# Excerpted passage

______

So that ${\displaystyle \underset{n\to +\infty }{lim}}{S}_n^s\left(f\right)=f$, uniformly.

For the proof of (48), we will use

Corollary 1.

([1]). (pointwise approximation) Let $f\in C\left(\left[a,b\right]\right)$ and let L be a positive linear operator acting on $C\left(\left[a,b\right]\right)$ satisfying $L\left(1,x\right)=1$, all $x\in \left[a,b\right]$.

Then, we have the attainable (i.e., sharp) inequality

$$\left|L\left(f,x\right)-f\left(x\right)\right|\le 2K_1\left(f,{\displaystyle \frac{1}{2}}L\left(\left|y-x\right|,x\right)\right),\forall x\in \left[a,b\right].$$

(49)

Proof. of Theorem 4.

______

# Data
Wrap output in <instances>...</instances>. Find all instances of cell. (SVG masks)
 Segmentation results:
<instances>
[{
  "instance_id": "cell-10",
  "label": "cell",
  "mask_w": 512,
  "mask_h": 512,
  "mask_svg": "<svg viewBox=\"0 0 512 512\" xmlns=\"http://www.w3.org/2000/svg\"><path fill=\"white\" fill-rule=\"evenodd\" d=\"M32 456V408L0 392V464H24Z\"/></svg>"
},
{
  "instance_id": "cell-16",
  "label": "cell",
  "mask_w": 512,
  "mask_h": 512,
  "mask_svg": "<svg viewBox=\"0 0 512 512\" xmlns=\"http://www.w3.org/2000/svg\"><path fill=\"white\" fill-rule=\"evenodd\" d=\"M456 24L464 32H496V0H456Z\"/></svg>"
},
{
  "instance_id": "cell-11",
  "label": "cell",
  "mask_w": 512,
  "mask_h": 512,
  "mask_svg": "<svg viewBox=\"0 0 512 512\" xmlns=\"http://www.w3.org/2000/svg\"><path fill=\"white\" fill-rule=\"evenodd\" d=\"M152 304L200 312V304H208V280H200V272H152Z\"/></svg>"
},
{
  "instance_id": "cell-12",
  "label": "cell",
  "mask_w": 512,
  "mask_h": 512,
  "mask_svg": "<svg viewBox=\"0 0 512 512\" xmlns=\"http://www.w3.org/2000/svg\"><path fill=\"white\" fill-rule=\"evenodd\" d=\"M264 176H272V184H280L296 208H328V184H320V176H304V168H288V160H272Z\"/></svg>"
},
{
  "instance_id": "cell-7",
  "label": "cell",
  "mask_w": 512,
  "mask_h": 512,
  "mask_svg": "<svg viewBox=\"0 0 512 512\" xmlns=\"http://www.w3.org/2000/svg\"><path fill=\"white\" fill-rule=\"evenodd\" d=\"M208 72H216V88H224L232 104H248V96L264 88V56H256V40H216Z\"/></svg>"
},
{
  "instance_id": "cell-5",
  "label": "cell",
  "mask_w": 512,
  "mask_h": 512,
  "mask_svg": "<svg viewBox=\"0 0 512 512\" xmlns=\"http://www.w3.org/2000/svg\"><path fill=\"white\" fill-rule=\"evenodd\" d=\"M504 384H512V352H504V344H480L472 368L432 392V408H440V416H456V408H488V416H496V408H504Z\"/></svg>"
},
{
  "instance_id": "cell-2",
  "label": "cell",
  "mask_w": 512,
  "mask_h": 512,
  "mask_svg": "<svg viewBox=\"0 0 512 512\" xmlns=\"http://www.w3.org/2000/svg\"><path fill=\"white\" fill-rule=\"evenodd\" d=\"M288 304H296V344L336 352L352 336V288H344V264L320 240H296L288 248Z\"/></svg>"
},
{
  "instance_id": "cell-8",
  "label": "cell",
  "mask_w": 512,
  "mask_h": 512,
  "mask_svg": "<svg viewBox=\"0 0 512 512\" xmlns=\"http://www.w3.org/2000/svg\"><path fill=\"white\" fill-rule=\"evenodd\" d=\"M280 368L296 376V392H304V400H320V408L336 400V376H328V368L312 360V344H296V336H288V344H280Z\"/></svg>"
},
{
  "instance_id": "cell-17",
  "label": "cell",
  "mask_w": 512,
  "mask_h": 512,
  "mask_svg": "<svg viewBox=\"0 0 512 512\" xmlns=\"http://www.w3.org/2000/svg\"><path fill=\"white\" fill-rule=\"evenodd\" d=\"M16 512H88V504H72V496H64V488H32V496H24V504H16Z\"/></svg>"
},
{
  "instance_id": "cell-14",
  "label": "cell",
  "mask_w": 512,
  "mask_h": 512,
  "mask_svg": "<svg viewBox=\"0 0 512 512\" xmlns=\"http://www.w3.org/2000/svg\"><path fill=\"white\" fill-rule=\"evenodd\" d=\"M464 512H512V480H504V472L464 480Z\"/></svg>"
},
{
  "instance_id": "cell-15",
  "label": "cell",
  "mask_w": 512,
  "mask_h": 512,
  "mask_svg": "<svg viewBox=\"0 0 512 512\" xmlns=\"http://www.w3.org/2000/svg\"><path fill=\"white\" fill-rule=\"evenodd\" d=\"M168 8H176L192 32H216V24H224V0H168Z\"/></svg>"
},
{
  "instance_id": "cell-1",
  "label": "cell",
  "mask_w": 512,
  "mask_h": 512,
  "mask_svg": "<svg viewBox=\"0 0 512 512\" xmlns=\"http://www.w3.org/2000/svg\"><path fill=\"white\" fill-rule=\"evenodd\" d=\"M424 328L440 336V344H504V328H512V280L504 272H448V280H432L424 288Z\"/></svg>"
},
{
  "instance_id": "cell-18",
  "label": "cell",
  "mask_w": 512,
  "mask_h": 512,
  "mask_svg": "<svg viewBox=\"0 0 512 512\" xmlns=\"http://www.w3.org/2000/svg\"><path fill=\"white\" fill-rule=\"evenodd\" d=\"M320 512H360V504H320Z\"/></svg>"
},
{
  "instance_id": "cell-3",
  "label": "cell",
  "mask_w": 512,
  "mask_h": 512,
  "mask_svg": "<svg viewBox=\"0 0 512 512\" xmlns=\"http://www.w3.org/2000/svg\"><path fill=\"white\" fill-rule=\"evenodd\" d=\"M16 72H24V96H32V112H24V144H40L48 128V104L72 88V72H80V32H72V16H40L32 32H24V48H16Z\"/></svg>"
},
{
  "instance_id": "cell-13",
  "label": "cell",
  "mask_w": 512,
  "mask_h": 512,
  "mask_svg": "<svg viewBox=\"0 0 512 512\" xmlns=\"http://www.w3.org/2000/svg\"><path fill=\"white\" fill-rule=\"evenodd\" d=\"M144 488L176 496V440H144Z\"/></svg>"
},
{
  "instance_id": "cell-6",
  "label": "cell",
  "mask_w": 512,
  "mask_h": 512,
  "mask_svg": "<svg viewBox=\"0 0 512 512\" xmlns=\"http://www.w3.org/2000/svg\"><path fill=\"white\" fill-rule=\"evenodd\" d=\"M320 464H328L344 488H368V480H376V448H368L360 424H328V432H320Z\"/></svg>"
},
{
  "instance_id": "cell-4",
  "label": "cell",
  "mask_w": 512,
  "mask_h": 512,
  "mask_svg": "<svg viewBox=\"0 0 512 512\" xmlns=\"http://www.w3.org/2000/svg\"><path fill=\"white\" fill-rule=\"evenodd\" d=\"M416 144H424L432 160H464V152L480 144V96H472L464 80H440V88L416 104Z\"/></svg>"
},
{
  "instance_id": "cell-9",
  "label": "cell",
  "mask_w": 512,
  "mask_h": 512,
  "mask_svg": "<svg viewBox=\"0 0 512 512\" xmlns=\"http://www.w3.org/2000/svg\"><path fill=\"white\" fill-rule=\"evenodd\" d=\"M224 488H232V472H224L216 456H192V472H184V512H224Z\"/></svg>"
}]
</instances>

______

Write the next portion of the passage on approximation by positive linear operators, beginning after its final line. The entries have no connection to the passage on approximation by positive linear operators.

# Written reply
We apply inequality (49). Clearly, we have

$$\left|S_n^s\left(f,x\right)-f\left(x\right)\right|\le 2K_1\left(f,{\displaystyle \frac{1}{2}}{S}_n^s\left(\left|t-x\right|\right)\left(x\right)\right),$$

(50)

which is attainable (i.e., sharp).

We estimate that

$$S_n^s\left(\left|t-x\right|\right)\left(x\right)={\displaystyle \frac{{\displaystyle \sum _{k=⌈na⌉}^{⌊nb⌋}}\left|\frac{k}{n}-x\right|W\left(nx-k\right)}{{\displaystyle \sum _{k=⌈na⌉}^{⌊nb⌋}}W\left(nx-k\right)}}\le$$

$$K\left(q\right)\sum _{k=⌈na⌉}^{⌊nb⌋}\left|{\displaystyle \frac{k}{n}}-x\right|W\left(nx-k\right)=$$

$$K\left(q\right)\left[\sum _{\left\{\begin{array}{c}k=⌈na⌉\\ :\left|{\displaystyle \frac{k}{n}}-x\right|\le {\displaystyle \frac{1}{n^{\alpha }}}\end{array}\right.}^{⌊nb⌋}\left|{\displaystyle \frac{k}{n}}-x\right|W\left(nx-k\right)+\right.$$

(51)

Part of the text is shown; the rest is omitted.